Artık buradan gidelim ( Harıtasız Kentler 35 )




Ankara 
Abay Konanbay Sokagi
Subat 2018




Öyle soğuk bir kıştı ki kaplerimiz donmuştu. Zaten donuktu kalplerimiz yazdan beri. Konuşmuyorlar, koku almıyorlar, duymuyorlar, hissetmiyorlar ve görmüyorlardı. Yapacak pek bir şey de yoktu, böyle yaşamaya devam ediyorduk. Soğuk hava bir kalbimiz olduğunu da hissetmemizi de engelliyordu. Kit kışın zamanının çoğunu -hatta geceyi bile- dışarıda geçiren evsizler ve süpermarketlerin açılıp kapanan kapılarına yakın durmalarını gerektiren işlerde çalışanlar için üzüldüğünü söylüyordu. Bunların hepsini kendisi de yapıyordu zaten. Ona doğru yürüdüm ve sağ elini avucuma aldım. Bir gün bunların hepsinin değişecğini, yine haritasız bir kentin kimsenin bilmediği sokaklarında birlikte kaybolacağımızı söyledim.

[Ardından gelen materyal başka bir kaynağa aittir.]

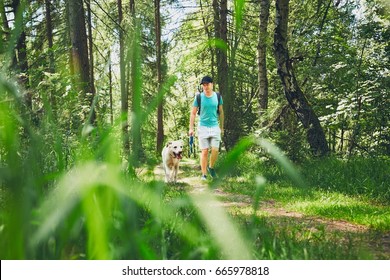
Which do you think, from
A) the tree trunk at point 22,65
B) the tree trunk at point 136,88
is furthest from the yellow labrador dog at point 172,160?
the tree trunk at point 136,88

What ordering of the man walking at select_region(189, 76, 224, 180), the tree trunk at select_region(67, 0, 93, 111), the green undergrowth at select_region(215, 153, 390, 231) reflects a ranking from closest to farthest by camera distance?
the green undergrowth at select_region(215, 153, 390, 231) → the man walking at select_region(189, 76, 224, 180) → the tree trunk at select_region(67, 0, 93, 111)

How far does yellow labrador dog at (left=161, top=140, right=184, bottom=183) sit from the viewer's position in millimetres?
9562

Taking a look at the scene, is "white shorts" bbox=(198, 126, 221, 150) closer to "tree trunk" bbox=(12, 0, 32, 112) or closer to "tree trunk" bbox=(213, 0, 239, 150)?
"tree trunk" bbox=(12, 0, 32, 112)

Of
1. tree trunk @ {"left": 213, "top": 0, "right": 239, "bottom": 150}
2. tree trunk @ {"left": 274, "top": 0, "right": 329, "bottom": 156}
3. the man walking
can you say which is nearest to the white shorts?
the man walking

Nesli tükenmiş olsa da, o sokaklarda bir bozacı bulup boza bile içebiliriz dedim.  Ağlamak geldi içimden eve gidip. Tam o anda kar yağmaya başladı. Kalplerimizin üzerinde kalın bir kar tabakası sabahı karşılayacaktı. Liv, dedi Kit. Artık buradan gidelim.